Nah, untuk mengejar penerimaan pajak melalui ekstensifikasi tahun ini Ditjen Pajak fokus pengawasan berbasis kewilayahan. Bila virus corona sudah hilang, Ihsan bilang otoritas pajak akan turun langsung ke lapangan dengan memanfaatkan data yang tersedia di sistem Ditjen Pajak, baik internal maupun eksternal seperti data faktur, data keuangan dan lainnya.

“Untuk pengamatan lapangan selama work from home belum dapat dilakukan, kami melakukan pengayaan dan perbaikan profil wajib pajak dengan memanfaatkan teknologi informasi,” tutur ihsan.

Pengamat Pajak Danny Darussalam Tax Center (DDTC) Darussalam mengatakan bahwa perluasan basis pajak berbasis kewilayahan penting karena pemerintah saat ini sudah kewalahan mengejar setoran pajak.

Dalam konteks relaksasi pajak dalam rangka menjamin kestabilan ekonomi pemerintah perlu untuk memberikan berbagai stimulus pajak. Akibatnya tax expenditure kemungkinan besar akan meningkat.

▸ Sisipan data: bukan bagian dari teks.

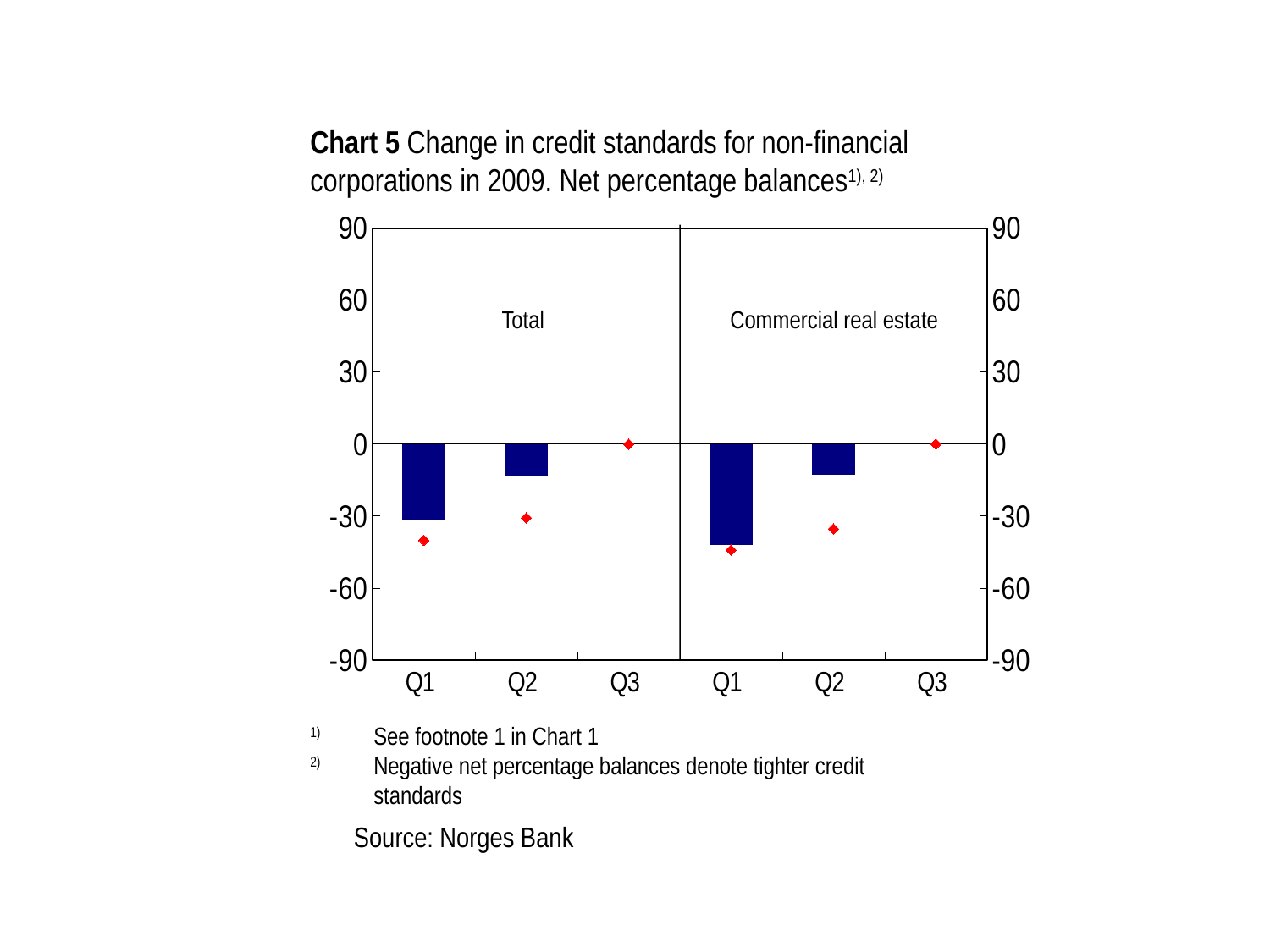
What are the two panels of the chart labelled? Total and Commercial real estate In the Commercial real estate panel, is the bar for Q1 greater or less than -30? less In the Commercial real estate panel, which quarter has the lowest bar? Q1 In the Total panel, is the bar for Q2 greater or less than -30? greater In the Commercial real estate panel, do the bars rise or fall from Q1 to Q3? rise In the Commercial real estate panel, is the bar for Q2 greater or less than -30? greater What kind of chart is shown on the slide? bar chart What is the source given for the chart? Norges Bank How many quarters are shown in the Total panel? 3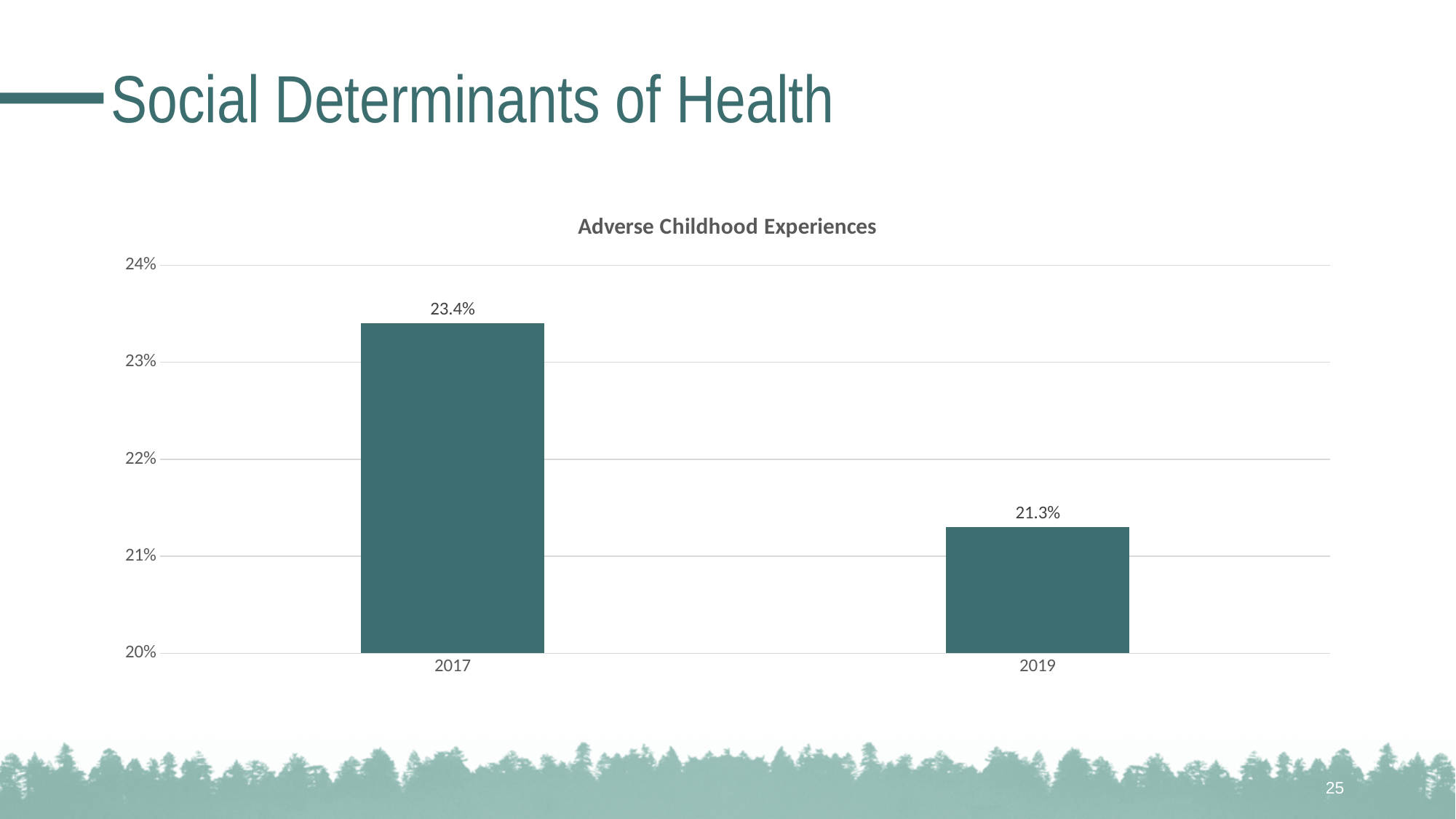
What kind of chart is used to show Adverse Childhood Experiences? Bar chart Which year has the highest value in the Adverse Childhood Experiences chart? 2017 Do the values in the Adverse Childhood Experiences chart rise or fall from 2017 to 2019? Fall How many years are shown in the Adverse Childhood Experiences chart? 2 Is the value for 2019 in the Adverse Childhood Experiences chart greater or less than 22%? less Is the value for 2017 in the Adverse Childhood Experiences chart greater or less than 23%? greater What is the value for 2017 in the Adverse Childhood Experiences chart? 23.4% Which is larger in the Adverse Childhood Experiences chart, the value for 2017 or the value for 2019? 2017 What is the title of the chart on the slide? Adverse Childhood Experiences What is the value for 2019 in the Adverse Childhood Experiences chart? 21.3% What is the difference between the 2017 and 2019 values in the Adverse Childhood Experiences chart? 2.1% Which year has the lowest value in the Adverse Childhood Experiences chart? 2019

Namun, di saat yg bersamaan, kestabilan penerimaan pajak juga harus dijaga. Oleh karena itu, strategi perluasan basis pajak jd kunci. “Perluasan basis pajak utamanya kepada wajib pajak orang pribadi diperlukan dalam rangka struktur penerimaan pajak yang lebih berimbang dan tidak rentan goncangan karena ketergantungan terhadap WP besar/badan,” kata Darussalam.

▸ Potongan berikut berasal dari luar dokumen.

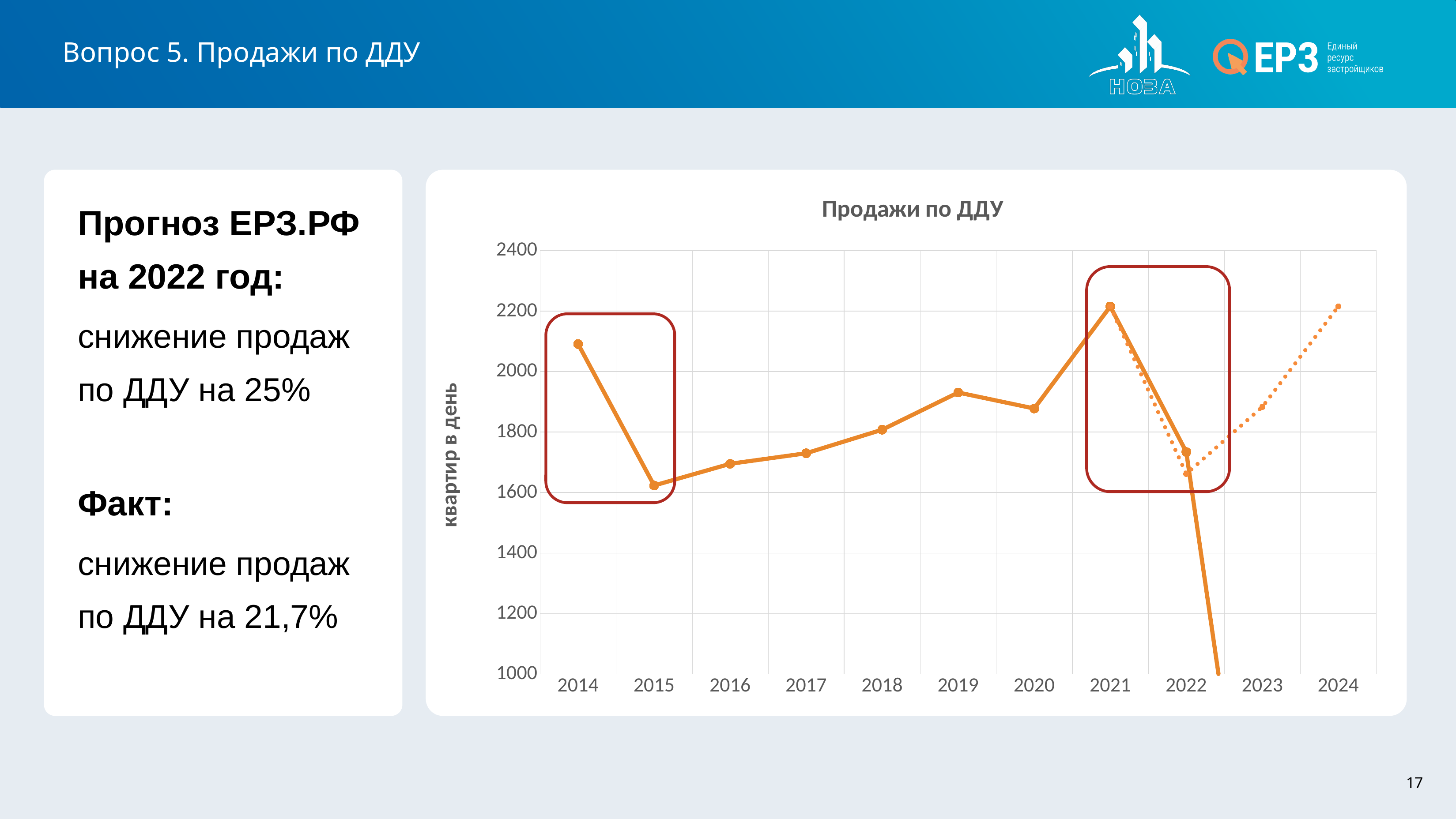
Is the value for 2021 greater or less than 2000? greater Which year has the lowest marked value on the solid line? 2015 Is the value for 2022 greater or less than 1800? less Is the value for 2015 greater or less than 1800? less What kind of chart is shown on the slide? line chart Which year has the highest value on the solid line? 2021 Which year has the larger value, 2019 or 2020? 2019 Do the values rise or fall from 2015 to 2019? rise What is the label of the vertical axis of the chart? квартир в день What is the title of the chart? Продажи по ДДУ How many years are labelled on the x axis of the chart? 11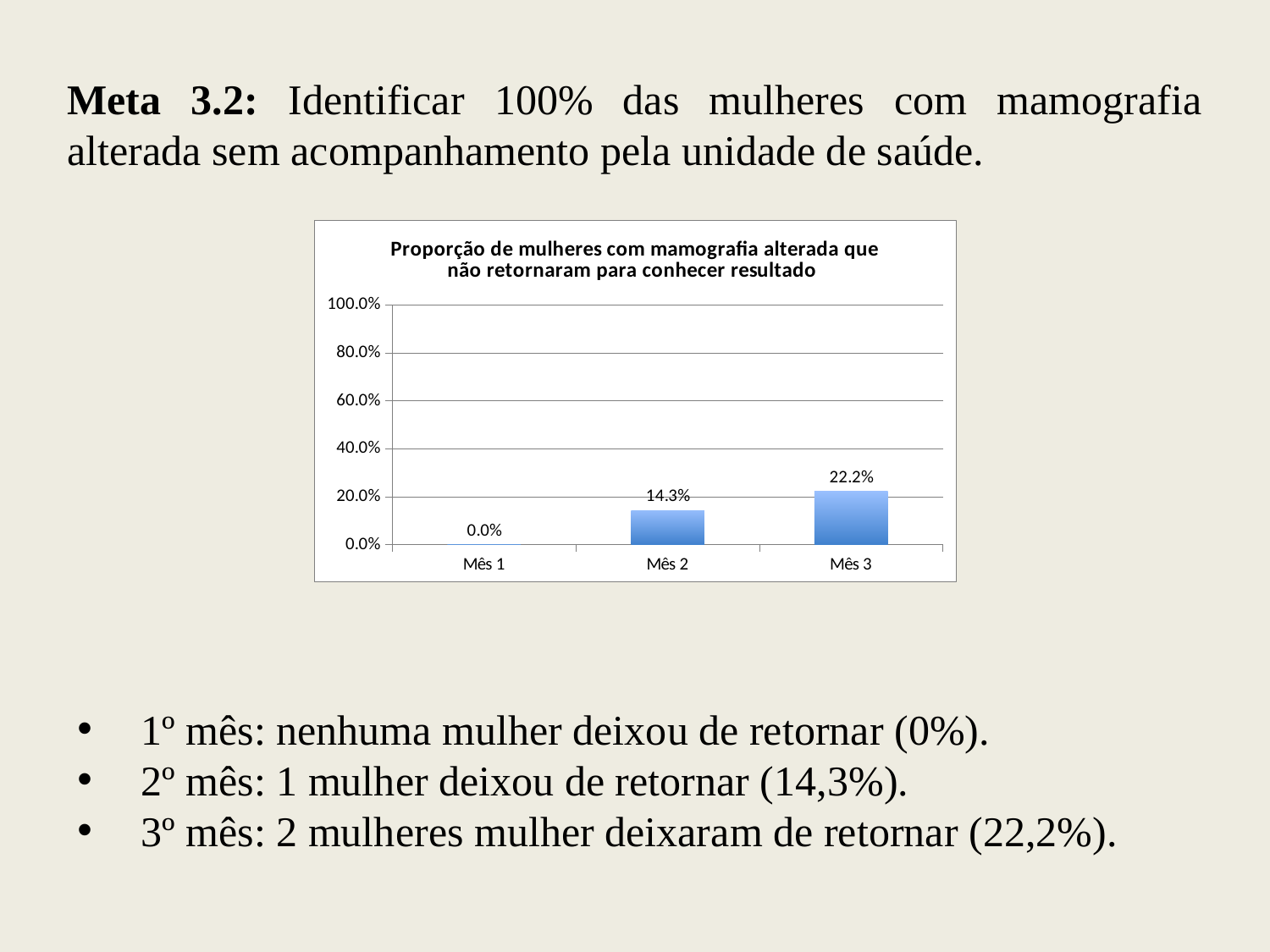
What is the value for Mês 3? 22.2% What is the value for Mês 2? 14.3% What is the difference between the values for Mês 3 and Mês 2? 7.9% Which month has the lowest value? Mês 1 What kind of chart is shown? Bar chart Is the value for Mês 3 greater or less than 40.0%? less Do the values rise or fall from Mês 1 to Mês 3? Rise Which month has the highest value? Mês 3 Which is larger, the value for Mês 2 or Mês 3? Mês 3 How many months are shown on the x axis? 3 What is the value for Mês 1? 0.0% What is the title of the chart? Proporção de mulheres com mamografia alterada que não retornaram para conhecer resultado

Dia menambahkan profiling dari WP utamanya adalah data dan informasi yg menggambarkan profil ekonomi WP. Tetapi penting bagi DJP untuk agar informasi yang dihimpun bisa distandardisasi sesuai kebutuhan agar mudah untuk diolah dan dicocokkan.

“Saya kira strategi terobosan administrasi bisa efektif dalam meningkatkan kepatuhan. Jumlah WP harusnya bisa meningkat di atas angka pertumbuhan rata2 WP tiap tahun sekitar 4%-6%. Apalagi potensinya masih banyak,” ujarnya.

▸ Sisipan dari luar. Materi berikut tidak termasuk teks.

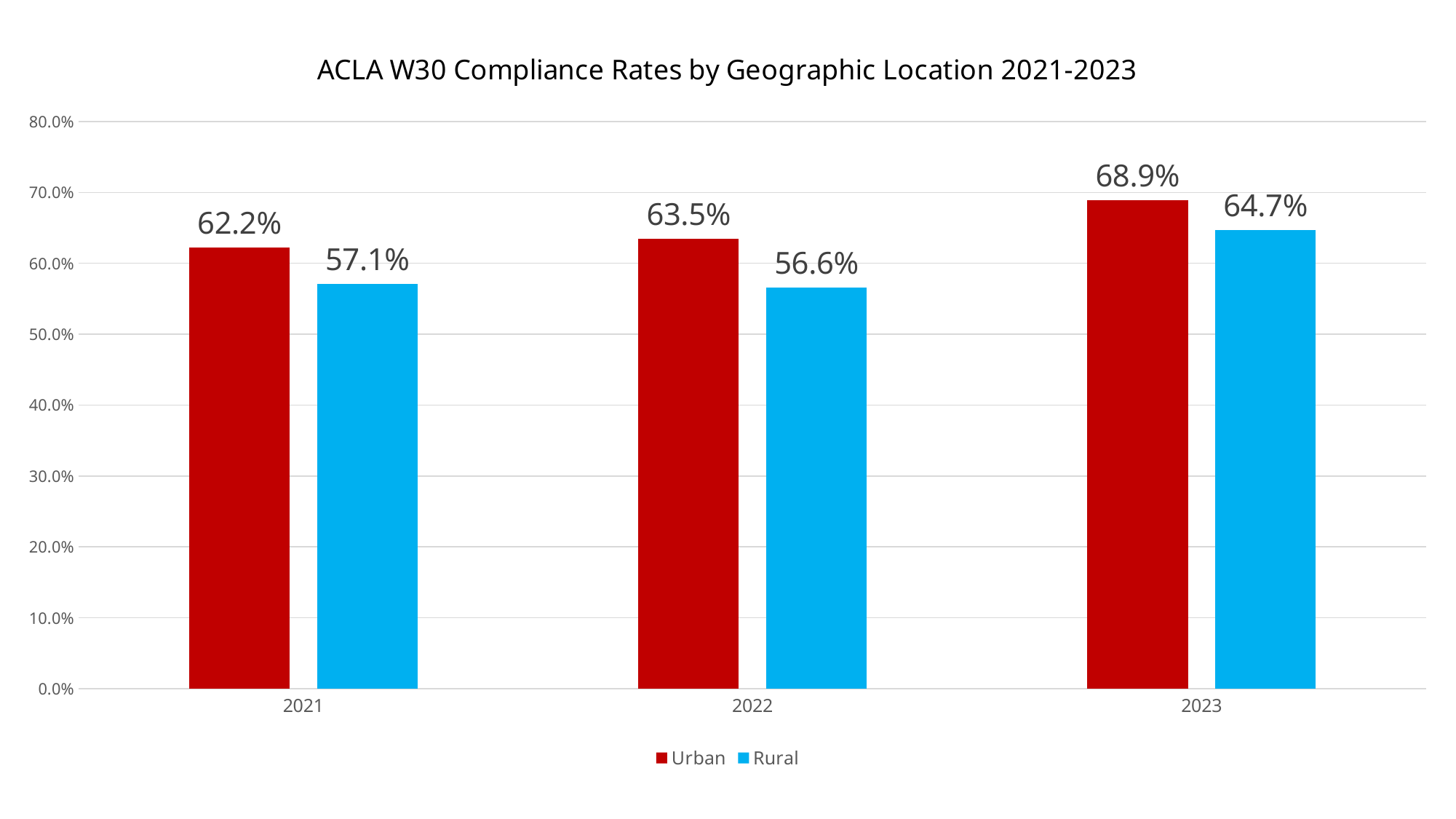
How many years are shown on the x axis? 3 Does the Urban compliance rate rise or fall from 2021 to 2023? Rise What is the difference between the Urban and Rural compliance rates in 2023? 4.2% Which is larger in 2022, the Urban or the Rural compliance rate? Urban What is the Urban compliance rate in 2021? 62.2% What is the Rural compliance rate in 2022? 56.6% What kind of chart is shown on the slide? Bar chart What is the difference between the Urban compliance rate in 2023 and in 2021? 6.7% In which year is the Urban compliance rate highest? 2023 How many series does the legend list? 2 What is the Rural compliance rate in 2023? 64.7% In which year is the Rural compliance rate lowest? 2022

Adapun realisasi penerimaan pajak sepanjang Januari-Februari 2020 sebanyak Rp 152,9 triliun. Angka tersebut kontraksi hingga 4,9% year on year (yoy) bila dibandingkan dengan pencapaian pada periode sama tahun lalu senilai Rp 160,9 triliun.

Realisasi penerimaan pajak tersebut, baru mencapai 9,3% dari target akhir tahun 2020 senilai Rp 1.642,6 triliun.